I wrote a reproducer app (see appendix) and used bpftrace + light kernel patching to triangulate in which cases we punt, and why.

The gist is: on mainline kernel 6.12.25, fallocate() before you write, and it should work.

Experiments

Exampel Rust app, using https://github.com/neondatabase/tokio-epoll-uring to perform O_DIRECT write of an 8k buffer using io_uring. CLI flag specifies whether and how to fallocate before the write. (Code: seen appendix)

Bpftrace script to monitor for punting (tracepoint:io_uring:io_uring_queue_async_work) and a kretprobe on ext4_file_write_iter which is the entrypoint into ext4 for our O_DIRECT write that will decide whether to punt or not.

sudo bpftrace -v -e '
kfunc:io_write { @in_io_uring[tid] = true; }
kretfunc:io_write { delete(@in_io_uring[tid]); }
kretfunc:ext4_file_write_iter {
    if (!@in_io_uring[tid]) { return; }
    printf("%d %s\n%s\n\n", retval, probe, kstack);
}
tracepoint:io_uring:io_uring_queue_async_work { printf("%s\n%s\n\n", probe, kstack);  }
' 

There are two patterns:

  1. The io_uring_enter submission path bails because ext4_file_write_iter bails with EAGAIN (-11).

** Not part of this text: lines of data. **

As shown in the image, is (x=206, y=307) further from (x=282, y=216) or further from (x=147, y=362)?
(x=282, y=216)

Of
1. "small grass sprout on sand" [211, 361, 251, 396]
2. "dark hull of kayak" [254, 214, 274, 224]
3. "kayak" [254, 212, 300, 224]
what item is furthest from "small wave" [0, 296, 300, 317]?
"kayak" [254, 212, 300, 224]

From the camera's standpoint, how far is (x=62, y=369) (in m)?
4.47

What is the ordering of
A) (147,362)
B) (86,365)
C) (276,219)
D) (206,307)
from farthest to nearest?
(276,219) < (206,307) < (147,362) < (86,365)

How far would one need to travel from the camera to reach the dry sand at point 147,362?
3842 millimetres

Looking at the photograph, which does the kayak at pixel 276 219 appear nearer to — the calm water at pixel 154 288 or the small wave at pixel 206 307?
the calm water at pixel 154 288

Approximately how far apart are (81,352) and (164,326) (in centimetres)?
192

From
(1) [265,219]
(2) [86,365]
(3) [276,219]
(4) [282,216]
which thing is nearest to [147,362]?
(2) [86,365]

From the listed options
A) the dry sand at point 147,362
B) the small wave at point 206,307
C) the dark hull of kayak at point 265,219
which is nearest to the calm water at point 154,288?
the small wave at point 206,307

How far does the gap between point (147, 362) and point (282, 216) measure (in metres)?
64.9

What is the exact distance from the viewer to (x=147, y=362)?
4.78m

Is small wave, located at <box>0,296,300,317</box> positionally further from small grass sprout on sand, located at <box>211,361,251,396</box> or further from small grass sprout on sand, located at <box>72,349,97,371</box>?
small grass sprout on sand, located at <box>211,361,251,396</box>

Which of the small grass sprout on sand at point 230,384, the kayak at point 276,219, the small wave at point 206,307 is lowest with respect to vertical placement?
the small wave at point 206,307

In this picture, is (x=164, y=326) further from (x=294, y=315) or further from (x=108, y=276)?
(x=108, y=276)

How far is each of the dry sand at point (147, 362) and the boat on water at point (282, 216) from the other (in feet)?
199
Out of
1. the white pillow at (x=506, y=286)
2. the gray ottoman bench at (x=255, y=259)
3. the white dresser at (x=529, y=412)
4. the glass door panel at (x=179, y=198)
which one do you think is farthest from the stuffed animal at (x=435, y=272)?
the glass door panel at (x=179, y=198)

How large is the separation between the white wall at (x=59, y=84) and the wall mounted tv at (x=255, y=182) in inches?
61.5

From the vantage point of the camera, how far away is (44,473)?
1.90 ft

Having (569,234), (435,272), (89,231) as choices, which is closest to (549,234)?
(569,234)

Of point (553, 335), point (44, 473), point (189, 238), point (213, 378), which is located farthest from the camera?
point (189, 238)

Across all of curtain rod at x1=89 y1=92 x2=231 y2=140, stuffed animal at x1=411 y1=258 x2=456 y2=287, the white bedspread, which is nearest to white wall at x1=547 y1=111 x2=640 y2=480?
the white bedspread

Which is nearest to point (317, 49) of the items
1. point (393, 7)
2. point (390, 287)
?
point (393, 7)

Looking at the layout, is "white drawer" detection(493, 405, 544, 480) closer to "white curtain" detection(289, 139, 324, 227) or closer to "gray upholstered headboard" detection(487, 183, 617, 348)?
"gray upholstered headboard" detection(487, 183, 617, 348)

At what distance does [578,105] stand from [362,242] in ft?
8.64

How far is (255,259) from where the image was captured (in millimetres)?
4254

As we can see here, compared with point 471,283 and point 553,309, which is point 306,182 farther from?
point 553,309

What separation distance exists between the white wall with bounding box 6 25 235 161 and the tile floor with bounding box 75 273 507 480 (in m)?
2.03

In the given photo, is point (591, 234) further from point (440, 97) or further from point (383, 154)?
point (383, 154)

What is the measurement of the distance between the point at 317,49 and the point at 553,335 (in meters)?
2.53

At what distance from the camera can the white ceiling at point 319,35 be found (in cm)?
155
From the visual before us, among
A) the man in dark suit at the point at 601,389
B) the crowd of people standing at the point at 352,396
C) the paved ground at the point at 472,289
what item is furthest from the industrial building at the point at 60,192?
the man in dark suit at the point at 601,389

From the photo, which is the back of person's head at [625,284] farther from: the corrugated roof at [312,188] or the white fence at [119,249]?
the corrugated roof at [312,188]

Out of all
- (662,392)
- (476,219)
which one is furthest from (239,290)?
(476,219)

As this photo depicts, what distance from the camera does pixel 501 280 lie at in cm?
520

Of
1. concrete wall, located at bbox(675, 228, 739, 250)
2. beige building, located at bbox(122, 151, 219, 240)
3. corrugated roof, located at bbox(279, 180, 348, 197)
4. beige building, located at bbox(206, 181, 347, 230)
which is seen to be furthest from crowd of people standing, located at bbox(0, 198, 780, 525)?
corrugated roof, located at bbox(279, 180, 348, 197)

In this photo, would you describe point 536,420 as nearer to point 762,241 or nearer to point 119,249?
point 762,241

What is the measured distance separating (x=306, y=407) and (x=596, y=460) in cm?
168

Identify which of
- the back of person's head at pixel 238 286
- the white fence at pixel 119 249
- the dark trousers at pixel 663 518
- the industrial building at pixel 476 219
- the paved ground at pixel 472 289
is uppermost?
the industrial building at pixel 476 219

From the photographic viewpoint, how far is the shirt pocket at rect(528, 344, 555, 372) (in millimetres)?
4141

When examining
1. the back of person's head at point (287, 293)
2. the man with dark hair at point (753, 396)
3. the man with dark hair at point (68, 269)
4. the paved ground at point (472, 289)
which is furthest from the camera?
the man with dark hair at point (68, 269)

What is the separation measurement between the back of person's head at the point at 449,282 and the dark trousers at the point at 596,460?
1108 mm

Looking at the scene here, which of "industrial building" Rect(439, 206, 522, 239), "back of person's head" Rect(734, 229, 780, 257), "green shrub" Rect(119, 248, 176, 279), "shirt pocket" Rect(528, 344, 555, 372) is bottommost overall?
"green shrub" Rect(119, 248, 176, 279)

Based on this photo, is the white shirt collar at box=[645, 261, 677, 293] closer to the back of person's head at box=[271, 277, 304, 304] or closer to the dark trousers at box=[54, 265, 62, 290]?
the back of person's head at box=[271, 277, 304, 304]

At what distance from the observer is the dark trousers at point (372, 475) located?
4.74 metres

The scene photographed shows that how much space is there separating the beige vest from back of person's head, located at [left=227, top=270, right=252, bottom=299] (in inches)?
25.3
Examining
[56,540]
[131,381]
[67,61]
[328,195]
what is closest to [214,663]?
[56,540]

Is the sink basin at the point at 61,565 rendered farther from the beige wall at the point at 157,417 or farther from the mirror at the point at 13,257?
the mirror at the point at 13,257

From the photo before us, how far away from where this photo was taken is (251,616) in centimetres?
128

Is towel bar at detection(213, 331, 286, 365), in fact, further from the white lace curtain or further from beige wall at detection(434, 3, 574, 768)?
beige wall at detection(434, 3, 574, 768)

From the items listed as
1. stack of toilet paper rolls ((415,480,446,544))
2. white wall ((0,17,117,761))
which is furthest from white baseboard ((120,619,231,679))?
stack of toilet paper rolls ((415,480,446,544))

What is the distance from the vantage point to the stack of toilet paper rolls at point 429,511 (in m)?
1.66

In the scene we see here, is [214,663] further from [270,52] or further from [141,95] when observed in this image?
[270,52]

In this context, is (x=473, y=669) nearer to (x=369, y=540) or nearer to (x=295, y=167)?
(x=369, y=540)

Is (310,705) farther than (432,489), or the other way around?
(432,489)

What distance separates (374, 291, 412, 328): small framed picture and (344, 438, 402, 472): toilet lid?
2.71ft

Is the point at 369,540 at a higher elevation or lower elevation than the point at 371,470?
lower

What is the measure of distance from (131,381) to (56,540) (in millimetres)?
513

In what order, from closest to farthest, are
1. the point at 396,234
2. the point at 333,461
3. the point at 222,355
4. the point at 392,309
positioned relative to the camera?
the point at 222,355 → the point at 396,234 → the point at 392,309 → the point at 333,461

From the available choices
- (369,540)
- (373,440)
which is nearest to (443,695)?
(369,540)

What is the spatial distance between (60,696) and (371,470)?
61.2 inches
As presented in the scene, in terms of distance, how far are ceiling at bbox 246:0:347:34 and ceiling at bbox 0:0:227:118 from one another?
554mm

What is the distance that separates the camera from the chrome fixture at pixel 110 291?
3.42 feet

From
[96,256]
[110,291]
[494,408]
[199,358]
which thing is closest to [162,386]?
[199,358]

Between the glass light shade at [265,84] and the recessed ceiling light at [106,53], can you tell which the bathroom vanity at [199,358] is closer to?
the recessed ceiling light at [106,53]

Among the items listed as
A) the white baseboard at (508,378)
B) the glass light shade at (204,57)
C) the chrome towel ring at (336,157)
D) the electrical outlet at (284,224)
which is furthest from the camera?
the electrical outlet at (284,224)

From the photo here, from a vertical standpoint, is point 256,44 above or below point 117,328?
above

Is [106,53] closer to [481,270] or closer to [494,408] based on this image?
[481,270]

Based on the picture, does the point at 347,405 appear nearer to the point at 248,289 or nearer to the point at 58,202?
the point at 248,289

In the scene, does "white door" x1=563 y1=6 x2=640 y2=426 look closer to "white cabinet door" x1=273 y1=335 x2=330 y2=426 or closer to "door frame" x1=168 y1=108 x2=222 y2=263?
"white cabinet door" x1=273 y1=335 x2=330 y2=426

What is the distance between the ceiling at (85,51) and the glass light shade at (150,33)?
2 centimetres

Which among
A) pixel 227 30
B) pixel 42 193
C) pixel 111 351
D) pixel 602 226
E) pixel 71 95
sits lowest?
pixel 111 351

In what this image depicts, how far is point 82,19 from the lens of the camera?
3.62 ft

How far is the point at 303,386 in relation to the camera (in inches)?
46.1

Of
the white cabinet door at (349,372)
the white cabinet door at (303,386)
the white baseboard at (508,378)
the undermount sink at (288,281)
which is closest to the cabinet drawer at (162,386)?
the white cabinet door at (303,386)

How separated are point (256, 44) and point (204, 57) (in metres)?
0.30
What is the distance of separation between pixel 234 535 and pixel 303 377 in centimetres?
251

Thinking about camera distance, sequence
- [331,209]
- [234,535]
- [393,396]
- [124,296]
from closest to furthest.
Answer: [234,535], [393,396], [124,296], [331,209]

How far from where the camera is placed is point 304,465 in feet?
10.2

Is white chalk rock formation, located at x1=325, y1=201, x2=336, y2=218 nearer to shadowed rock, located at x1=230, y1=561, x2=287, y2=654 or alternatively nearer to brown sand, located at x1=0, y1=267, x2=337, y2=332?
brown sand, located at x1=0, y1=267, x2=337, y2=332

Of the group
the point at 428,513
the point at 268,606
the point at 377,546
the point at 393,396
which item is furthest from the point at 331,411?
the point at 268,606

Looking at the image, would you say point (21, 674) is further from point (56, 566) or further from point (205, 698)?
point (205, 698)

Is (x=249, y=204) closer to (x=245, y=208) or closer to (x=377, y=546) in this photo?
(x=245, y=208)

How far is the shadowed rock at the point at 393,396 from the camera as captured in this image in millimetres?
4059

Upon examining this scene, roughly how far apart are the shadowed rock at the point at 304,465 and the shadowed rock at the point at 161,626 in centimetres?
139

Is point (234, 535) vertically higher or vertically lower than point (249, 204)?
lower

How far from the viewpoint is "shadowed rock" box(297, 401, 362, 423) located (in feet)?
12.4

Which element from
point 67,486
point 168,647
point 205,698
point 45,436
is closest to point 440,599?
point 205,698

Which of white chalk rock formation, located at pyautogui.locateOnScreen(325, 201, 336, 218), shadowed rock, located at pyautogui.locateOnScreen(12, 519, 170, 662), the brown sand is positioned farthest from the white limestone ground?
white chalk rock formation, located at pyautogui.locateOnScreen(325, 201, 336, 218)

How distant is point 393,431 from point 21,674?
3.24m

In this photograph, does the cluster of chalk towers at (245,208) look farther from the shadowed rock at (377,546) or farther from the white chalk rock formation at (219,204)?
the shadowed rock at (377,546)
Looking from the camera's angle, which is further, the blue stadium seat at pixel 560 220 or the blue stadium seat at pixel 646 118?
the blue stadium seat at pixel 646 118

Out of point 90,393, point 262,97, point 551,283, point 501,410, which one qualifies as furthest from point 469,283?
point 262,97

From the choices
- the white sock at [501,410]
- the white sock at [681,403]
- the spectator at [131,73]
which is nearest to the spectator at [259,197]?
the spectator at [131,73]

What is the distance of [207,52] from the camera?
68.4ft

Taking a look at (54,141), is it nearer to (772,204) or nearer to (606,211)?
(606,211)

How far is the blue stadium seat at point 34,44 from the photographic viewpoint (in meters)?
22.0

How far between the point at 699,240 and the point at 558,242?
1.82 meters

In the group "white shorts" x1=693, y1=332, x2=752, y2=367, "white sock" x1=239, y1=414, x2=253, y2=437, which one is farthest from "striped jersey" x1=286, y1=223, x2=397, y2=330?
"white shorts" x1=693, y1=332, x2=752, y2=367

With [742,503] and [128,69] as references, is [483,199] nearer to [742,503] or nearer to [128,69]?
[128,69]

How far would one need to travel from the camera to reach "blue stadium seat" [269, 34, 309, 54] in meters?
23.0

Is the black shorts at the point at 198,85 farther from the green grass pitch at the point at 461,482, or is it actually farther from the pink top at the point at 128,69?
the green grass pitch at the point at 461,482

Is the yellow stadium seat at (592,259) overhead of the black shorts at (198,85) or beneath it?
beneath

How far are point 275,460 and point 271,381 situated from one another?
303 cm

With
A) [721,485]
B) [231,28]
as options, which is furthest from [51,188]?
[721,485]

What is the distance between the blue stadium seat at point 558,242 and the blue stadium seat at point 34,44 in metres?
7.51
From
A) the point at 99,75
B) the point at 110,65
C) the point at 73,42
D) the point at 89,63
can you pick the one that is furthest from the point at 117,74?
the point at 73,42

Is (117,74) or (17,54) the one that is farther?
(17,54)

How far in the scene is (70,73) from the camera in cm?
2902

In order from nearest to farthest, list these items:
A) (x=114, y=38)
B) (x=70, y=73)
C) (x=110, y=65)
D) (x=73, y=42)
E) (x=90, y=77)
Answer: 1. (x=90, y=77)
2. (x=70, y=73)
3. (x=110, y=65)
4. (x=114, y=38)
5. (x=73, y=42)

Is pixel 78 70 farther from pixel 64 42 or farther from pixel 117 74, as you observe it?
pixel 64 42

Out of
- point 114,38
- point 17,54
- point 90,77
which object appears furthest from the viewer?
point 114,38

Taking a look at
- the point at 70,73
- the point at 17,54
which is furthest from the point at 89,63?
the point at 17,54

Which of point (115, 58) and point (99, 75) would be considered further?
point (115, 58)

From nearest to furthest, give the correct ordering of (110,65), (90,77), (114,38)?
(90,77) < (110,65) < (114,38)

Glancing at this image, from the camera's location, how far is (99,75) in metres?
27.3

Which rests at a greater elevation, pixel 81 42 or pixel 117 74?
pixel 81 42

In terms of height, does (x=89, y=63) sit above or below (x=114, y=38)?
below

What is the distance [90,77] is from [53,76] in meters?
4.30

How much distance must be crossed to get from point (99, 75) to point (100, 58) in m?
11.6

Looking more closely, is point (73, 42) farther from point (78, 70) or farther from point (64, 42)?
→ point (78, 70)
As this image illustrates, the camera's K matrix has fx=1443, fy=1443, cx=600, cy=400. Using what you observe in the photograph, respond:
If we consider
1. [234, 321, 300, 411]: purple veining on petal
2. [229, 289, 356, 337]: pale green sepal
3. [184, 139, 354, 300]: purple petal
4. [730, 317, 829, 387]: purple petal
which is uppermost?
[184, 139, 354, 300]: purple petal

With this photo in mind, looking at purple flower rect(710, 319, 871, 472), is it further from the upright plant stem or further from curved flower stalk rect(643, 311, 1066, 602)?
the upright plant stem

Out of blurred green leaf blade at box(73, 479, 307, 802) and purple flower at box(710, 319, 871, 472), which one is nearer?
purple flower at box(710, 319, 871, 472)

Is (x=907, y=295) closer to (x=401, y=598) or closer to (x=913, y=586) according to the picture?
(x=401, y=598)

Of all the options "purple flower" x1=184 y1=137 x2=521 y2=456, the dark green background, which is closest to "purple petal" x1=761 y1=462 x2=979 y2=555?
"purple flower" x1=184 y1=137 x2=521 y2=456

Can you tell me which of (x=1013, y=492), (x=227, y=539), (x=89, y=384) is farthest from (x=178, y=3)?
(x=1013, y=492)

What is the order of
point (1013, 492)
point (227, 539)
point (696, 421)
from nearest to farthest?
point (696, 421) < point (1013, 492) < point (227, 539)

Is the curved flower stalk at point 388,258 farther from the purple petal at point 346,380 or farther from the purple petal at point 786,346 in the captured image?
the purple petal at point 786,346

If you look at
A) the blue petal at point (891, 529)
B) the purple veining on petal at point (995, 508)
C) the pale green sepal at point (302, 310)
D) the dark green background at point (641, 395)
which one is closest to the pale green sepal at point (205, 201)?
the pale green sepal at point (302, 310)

We punt (io_uring_queue_async_work) and the submission is retried from an io_wqe_worker, this time successfully.
  2. The io_uring_enter submission path gets -529 (EIOCBQUEUED) back from ext4_file_write_iter. This means the ext4 write path was able to issue the IO directly to the block device.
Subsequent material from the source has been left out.